The basic information and methods of biochemistry, molecular biology, cell biology, and genetics were not yet available to analyze cell-cell signaling and transcriptional regulation in embryos. In light of discouraging results, some embryologists considered that the organizer concept was faulty and that inducers were an experimental artifact (see later discussion for recent successes in understanding inductions). Although Morgan and other early geneticists had proposed that inducers and cytoplasmic localizations elicit specific gene expression and that development was in large part a problem of ever-changing patterns of gene expression (Morgan 1934), the means were not at hand to pursue those insights. Roux, Spemann, and Harrison had outlined plausible lines of inquiry into determination and morphogenesis in the early part of the twentieth century; however, the means were also not available to pursue those questions at that time.

To many scientists in the 1940-1970 period, the study of development seemed messy and intractable. Researchers turned to more informative subjects such as the new molecular genetics of bacteria and phages (viruses that infect bacteria). From those inquiries came new insights in the 1950-1965 period on the nature of the gene and the code and the processes of replication, transcription, translation, enzyme induction, and enzyme repression. For example, it was only in 1961 that Monod and Jacob described gene regulation in bacteria in terms of promoters, operators, and repressor proteins (Monod and Jacob 1961). Those authors immediately saw the relevance to animal development. All of their insights made possible the invention of techniques for gene isolation and amplification, for in vitro expression of genes, for genome analysis, and, thereafter, for the new developmental biology.

With so little molecular information about developmental processes, there was scarcely any understanding of the action of developmental toxicants.
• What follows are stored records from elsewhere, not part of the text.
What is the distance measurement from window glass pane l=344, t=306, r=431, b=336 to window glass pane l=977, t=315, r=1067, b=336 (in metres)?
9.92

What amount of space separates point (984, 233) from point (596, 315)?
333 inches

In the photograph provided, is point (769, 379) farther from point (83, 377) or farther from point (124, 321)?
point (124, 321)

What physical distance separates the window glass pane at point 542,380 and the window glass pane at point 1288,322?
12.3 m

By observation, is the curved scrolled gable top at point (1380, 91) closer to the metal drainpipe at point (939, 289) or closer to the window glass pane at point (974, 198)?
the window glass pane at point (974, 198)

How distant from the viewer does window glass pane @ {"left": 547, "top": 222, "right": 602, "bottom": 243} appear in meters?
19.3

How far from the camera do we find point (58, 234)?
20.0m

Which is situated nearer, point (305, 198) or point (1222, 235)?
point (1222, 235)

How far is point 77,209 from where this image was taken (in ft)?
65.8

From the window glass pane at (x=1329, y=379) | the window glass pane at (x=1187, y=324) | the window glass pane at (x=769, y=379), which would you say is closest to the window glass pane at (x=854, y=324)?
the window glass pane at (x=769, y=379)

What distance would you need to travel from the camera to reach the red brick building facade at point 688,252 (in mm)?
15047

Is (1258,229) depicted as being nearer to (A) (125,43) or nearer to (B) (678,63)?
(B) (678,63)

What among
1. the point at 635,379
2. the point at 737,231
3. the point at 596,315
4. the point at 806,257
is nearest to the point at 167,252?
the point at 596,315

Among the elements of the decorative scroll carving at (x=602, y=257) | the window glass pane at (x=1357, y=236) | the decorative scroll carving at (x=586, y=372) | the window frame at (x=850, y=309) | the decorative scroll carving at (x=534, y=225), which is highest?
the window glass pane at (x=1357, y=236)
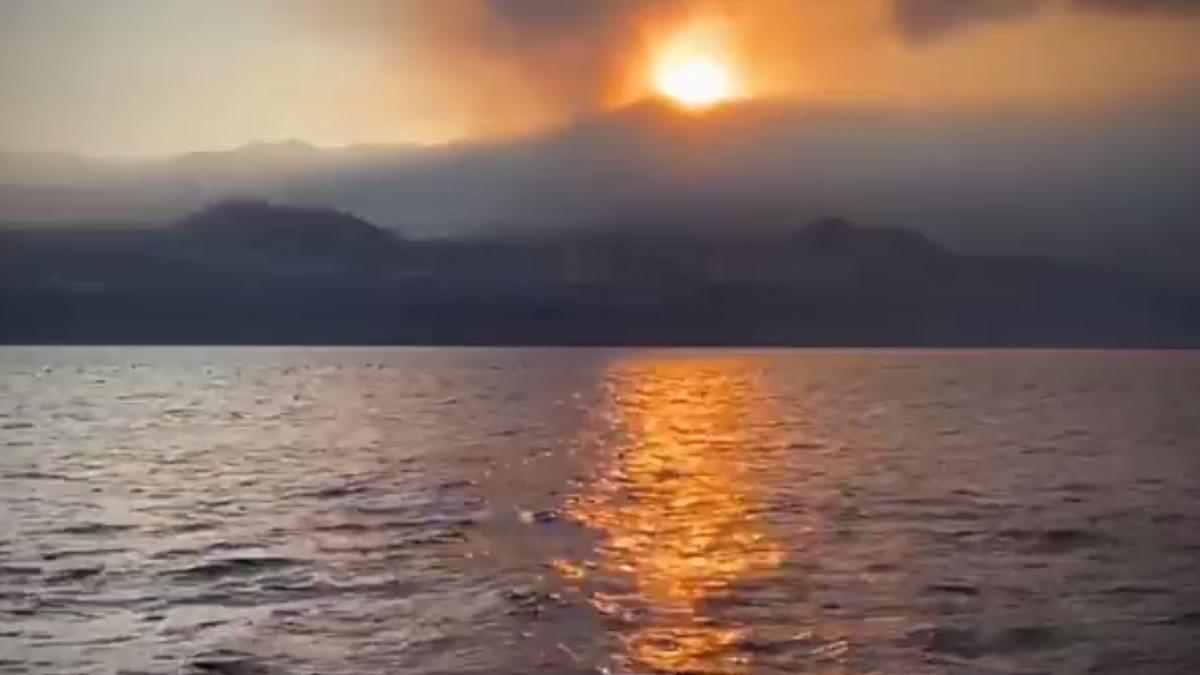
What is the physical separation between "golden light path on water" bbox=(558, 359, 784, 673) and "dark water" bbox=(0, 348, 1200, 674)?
0.05 metres

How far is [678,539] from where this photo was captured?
14.2m

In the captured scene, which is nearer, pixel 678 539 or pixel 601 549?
pixel 601 549

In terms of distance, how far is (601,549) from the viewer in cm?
1366

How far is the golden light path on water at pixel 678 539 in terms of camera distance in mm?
9359

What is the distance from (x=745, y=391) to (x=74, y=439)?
33.6 meters

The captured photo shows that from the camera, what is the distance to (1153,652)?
9086 millimetres

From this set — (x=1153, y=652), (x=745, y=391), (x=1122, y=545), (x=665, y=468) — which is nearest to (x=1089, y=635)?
(x=1153, y=652)

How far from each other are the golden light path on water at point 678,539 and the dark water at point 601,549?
0.16 feet

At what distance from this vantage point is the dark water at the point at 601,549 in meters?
9.27

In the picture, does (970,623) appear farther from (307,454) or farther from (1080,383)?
(1080,383)

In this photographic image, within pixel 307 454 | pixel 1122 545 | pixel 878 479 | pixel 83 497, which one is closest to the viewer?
pixel 1122 545

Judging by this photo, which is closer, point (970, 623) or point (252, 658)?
point (252, 658)

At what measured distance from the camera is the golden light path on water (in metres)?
9.36

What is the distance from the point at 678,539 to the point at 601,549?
3.08 feet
For example, Wilson (1973) in his book Environment and Birth Defects could only raise the following possibilities for connections between inductions and developmental defects:

It has long been accepted that cell interactions (induction) are an important part of normal embryogenesis, despite the fact that specific “inducer substances” have not been identified. [Failures] of normal interactions which may lead to deviations in development include, for example, lack of usual contact or proximity, as of optic vesicle with presumptive lens ectoderm; or the incompetence of target tissue to be activated in spite of its usual relationship with activator tissue, as in certain mutant limb defects; or the inappropriate timing of the interrelation, even though all parts are potentially competent. That the nature of cell-to-cell contacts and the manner of their adhesion are important determinants in both normal and abnormal development has been demonstrated…. Insufficient or inappropriate cellular interactions usually result in arrested or deviant development in the tissue ordinarily induced or activated by the interaction.

This committee will later argue that Wilson’s insight was well directed and is now ready to be pursued.